The 15th is their cut off date for applicants wishing to leave in August. So there still is time for them to say "On second thought, we're going with this other person! Sorry!" But the "will send" in there kind of sounds like it's a definite acceptance. I don't know! I don't know, and I hate it, and all I've done since I got this is alternate between spazzily freaking out to my sister and friend about how I'm so happy to go and then backtracking and questioning it and my future and life in general. I'm pretty sure I'm about to get stabbed by some parties in Michigan and California...
Referring back to my post about superstition, I'm very, highly, ridiculously, stupidly apprehensive to feel slightly happy about this, despite the fact that I am actually quaking with excitement and all I want to do is tell everyone I meet, stranger or friend, that I am FINALLY going to be able to go to Georgia!
I've started updating my packing list again, which is just an Excel sheet to figure out how much money I have to budget on trip items. Thankfully, I've added many more practical things to it, like long underwear, a pair of sturdy sandals, a first aid kit - things that will, you know, make my life easier while overseas. The first items originally on it were three different types of Moleskine notebooks (I already have one of these but lovelovelove it so why not get a second; one that I actually bought the other day cause I was stoked I found it in a store and I was impulsive; the last kind just because it is awesome and I am a notebook whore), a 35mm 1.8 lens for my Nikon, a bomb ass Swiss Army Knife!, and, finally, a super sweet camera bag. And after those things were placed into their little A Column cells, I got a massive brain freeze. I literally could not think of anything else I needed for a year abroad.
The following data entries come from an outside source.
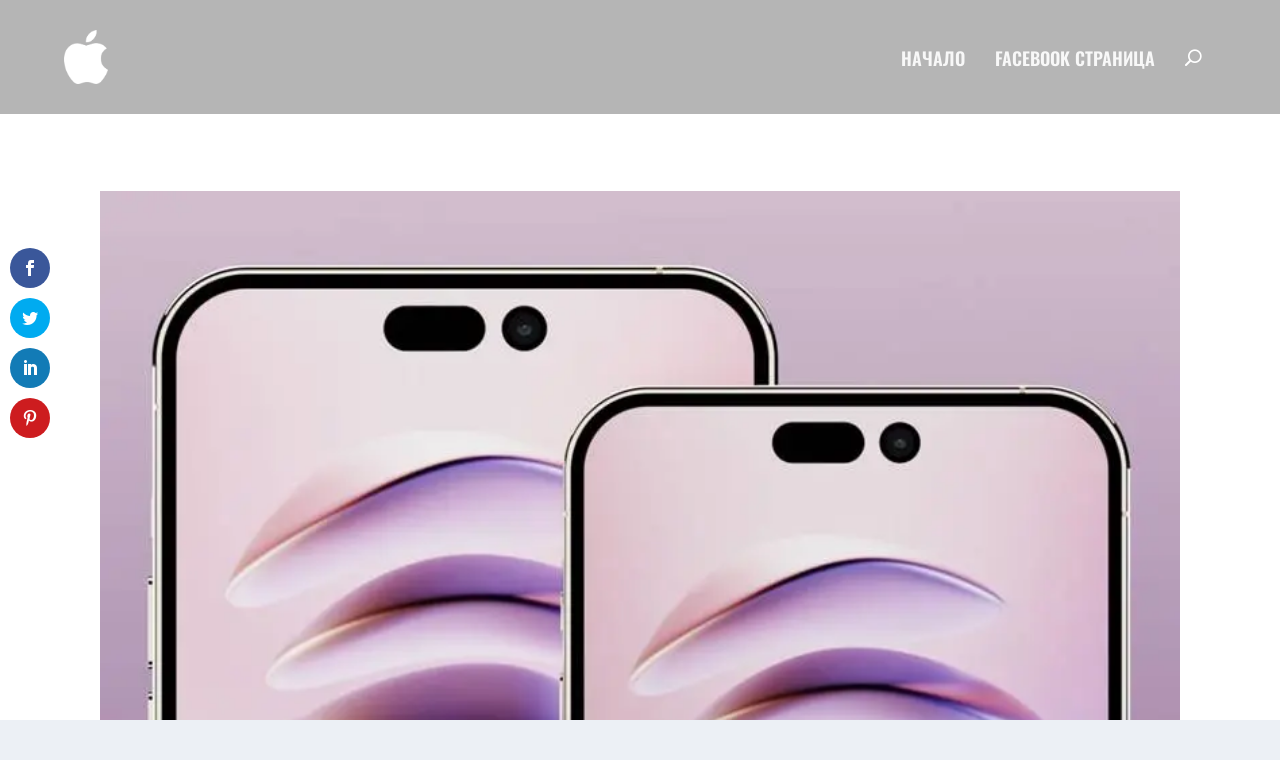

--- FILE ---
content_type: text/html; charset=utf-8
request_url: https://www.google.com/recaptcha/api2/aframe
body_size: 268
content:
<!DOCTYPE HTML><html><head><meta http-equiv="content-type" content="text/html; charset=UTF-8"></head><body><script nonce="85BeSWEBr1GpKz8Bngz6wA">/** Anti-fraud and anti-abuse applications only. See google.com/recaptcha */ try{var clients={'sodar':'https://pagead2.googlesyndication.com/pagead/sodar?'};window.addEventListener("message",function(a){try{if(a.source===window.parent){var b=JSON.parse(a.data);var c=clients[b['id']];if(c){var d=document.createElement('img');d.src=c+b['params']+'&rc='+(localStorage.getItem("rc::a")?sessionStorage.getItem("rc::b"):"");window.document.body.appendChild(d);sessionStorage.setItem("rc::e",parseInt(sessionStorage.getItem("rc::e")||0)+1);localStorage.setItem("rc::h",'1769086404405');}}}catch(b){}});window.parent.postMessage("_grecaptcha_ready", "*");}catch(b){}</script></body></html>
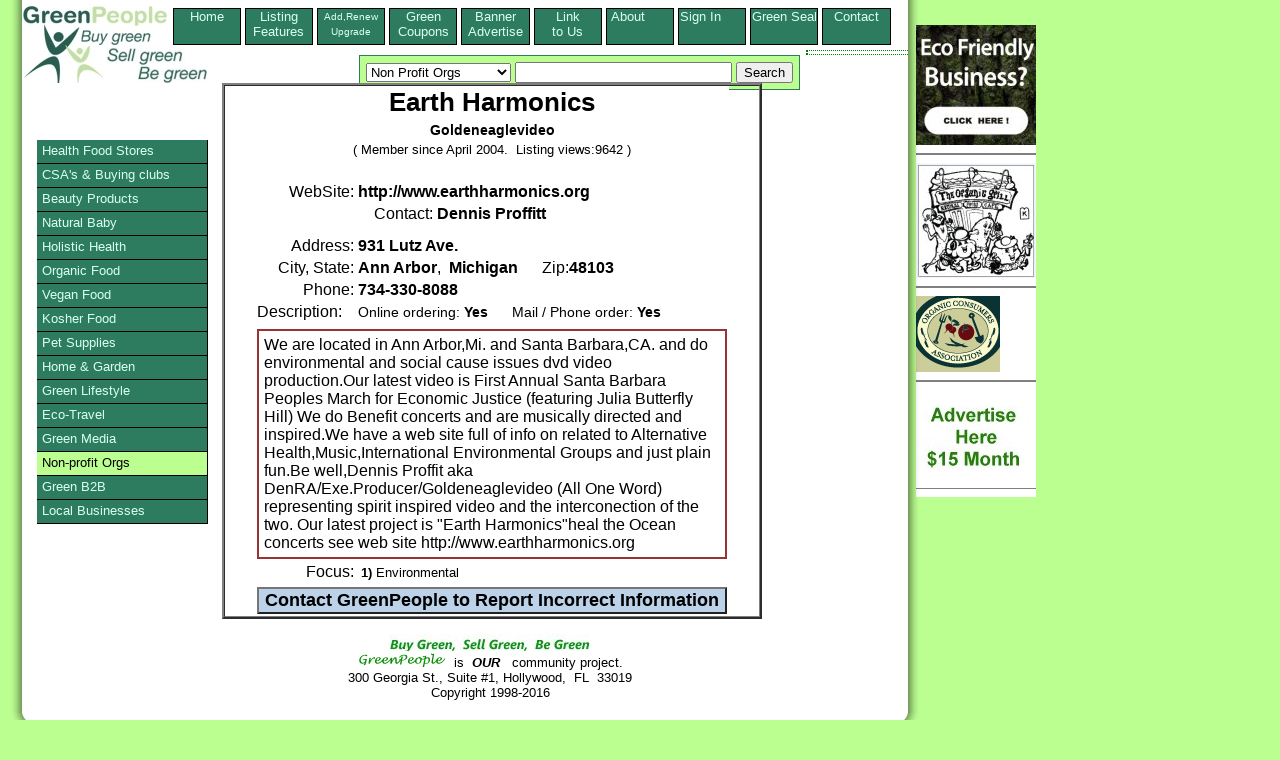

--- FILE ---
content_type: text/html; charset=utf-8
request_url: https://www.google.com/recaptcha/api2/aframe
body_size: 265
content:
<!DOCTYPE HTML><html><head><meta http-equiv="content-type" content="text/html; charset=UTF-8"></head><body><script nonce="oSIhkLYc3Y-sr1UBipigSQ">/** Anti-fraud and anti-abuse applications only. See google.com/recaptcha */ try{var clients={'sodar':'https://pagead2.googlesyndication.com/pagead/sodar?'};window.addEventListener("message",function(a){try{if(a.source===window.parent){var b=JSON.parse(a.data);var c=clients[b['id']];if(c){var d=document.createElement('img');d.src=c+b['params']+'&rc='+(localStorage.getItem("rc::a")?sessionStorage.getItem("rc::b"):"");window.document.body.appendChild(d);sessionStorage.setItem("rc::e",parseInt(sessionStorage.getItem("rc::e")||0)+1);localStorage.setItem("rc::h",'1768987000583');}}}catch(b){}});window.parent.postMessage("_grecaptcha_ready", "*");}catch(b){}</script></body></html>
Now, none of these are remotely useful for survival in a foreign country (except for the wicked cool Swiss Army Knife!), particularly one that lacks central heating and has water with microbes that my gut is way not used to dealing with. So I had to stop and approach this from a very Darwinian angle. Subsequently, the list has grown considerably since becoming pragmatic about it and asking myself what I actually need for my continued aliveness - go figure!
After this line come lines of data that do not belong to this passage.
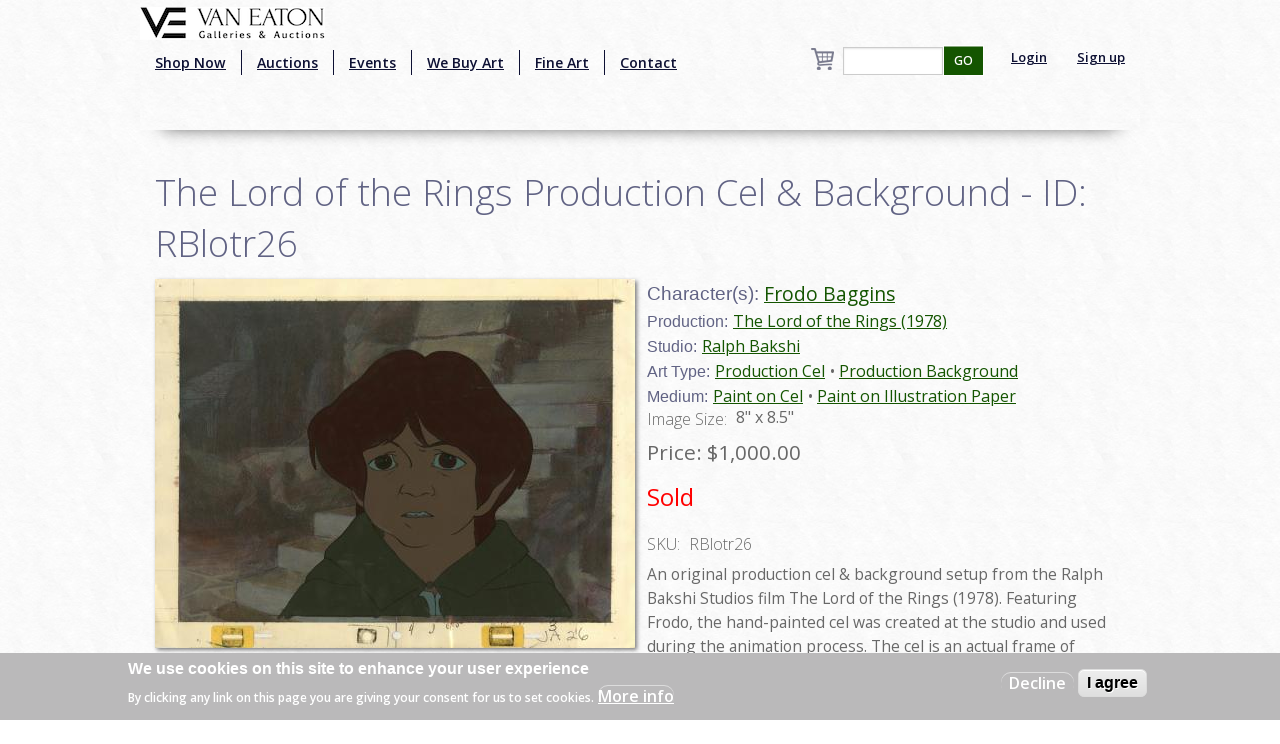

--- FILE ---
content_type: text/html; charset=utf-8
request_url: https://www.google.com/recaptcha/api2/aframe
body_size: -86
content:
<!DOCTYPE HTML><html><head><meta http-equiv="content-type" content="text/html; charset=UTF-8"></head><body><script nonce="UREmpd_dGSRqz7gnCZ4lcw">/** Anti-fraud and anti-abuse applications only. See google.com/recaptcha */ try{var clients={'sodar':'https://pagead2.googlesyndication.com/pagead/sodar?'};window.addEventListener("message",function(a){try{if(a.source===window.parent){var b=JSON.parse(a.data);var c=clients[b['id']];if(c){var d=document.createElement('img');d.src=c+b['params']+'&rc='+(localStorage.getItem("rc::a")?sessionStorage.getItem("rc::b"):"");window.document.body.appendChild(d);sessionStorage.setItem("rc::e",parseInt(sessionStorage.getItem("rc::e")||0)+1);localStorage.setItem("rc::h",'1769978725643');}}}catch(b){}});window.parent.postMessage("_grecaptcha_ready", "*");}catch(b){}</script></body></html>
I know what you're thinking. "Jobags, isn't your list a direct defiance of your apprehension and superstition, since it's kind of implying a stable plan and success in a desire?" Oh, it totally is. It's a blatant transgression, actually. But I am trying to not let my life be ruled by my silly head anymore, because a lot of times it makes me wig for no good god damn reason. This list is a baby step in ensuring that I can, one day, get over it and take things at face value without questioning it 30 million times. That email was 18 words long. How many subtle nuances are in there? The answer is a lot of them, especially if you're a think-the-worst type of person like I am. But all that mindset has ever done is make me feel insane, so I'm trying to stop. Most people use drugs for this kind of shit, so I'll just make spreadsheets. Lots and lots of spreadsheets. That, and the trusted Andronis Sister remedy of closing ones eyes, plugging ones ears, and saying "lalalalalalalalala" really loudly. Cause if I can't see it or hear it, it's not real, right?